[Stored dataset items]
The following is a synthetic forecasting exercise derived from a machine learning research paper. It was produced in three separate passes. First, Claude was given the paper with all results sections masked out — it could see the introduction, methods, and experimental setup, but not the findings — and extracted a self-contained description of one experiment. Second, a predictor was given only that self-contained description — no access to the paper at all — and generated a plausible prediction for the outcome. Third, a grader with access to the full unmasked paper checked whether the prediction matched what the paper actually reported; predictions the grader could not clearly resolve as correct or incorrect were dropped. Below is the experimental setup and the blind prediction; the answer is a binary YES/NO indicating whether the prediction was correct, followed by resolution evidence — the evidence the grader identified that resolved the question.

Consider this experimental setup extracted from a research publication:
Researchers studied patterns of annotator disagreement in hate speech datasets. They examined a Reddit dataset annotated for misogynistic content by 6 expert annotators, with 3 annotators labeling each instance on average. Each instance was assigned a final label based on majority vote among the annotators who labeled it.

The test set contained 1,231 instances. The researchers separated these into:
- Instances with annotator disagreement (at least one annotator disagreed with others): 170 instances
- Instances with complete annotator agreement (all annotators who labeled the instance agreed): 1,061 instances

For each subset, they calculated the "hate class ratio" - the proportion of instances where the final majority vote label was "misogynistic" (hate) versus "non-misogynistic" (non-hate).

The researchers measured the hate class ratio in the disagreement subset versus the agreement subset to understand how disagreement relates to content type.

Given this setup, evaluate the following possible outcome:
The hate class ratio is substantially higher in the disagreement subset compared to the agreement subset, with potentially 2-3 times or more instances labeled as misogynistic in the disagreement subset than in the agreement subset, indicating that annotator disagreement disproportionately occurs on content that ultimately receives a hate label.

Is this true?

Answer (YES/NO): YES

- _Assigned task_
Set apart and copy each line of the records that holds the word "this".

- _Answer to the problem_
Consider this experimental setup extracted from a research publication:
Given this setup, evaluate the following possible outcome:
Is this true?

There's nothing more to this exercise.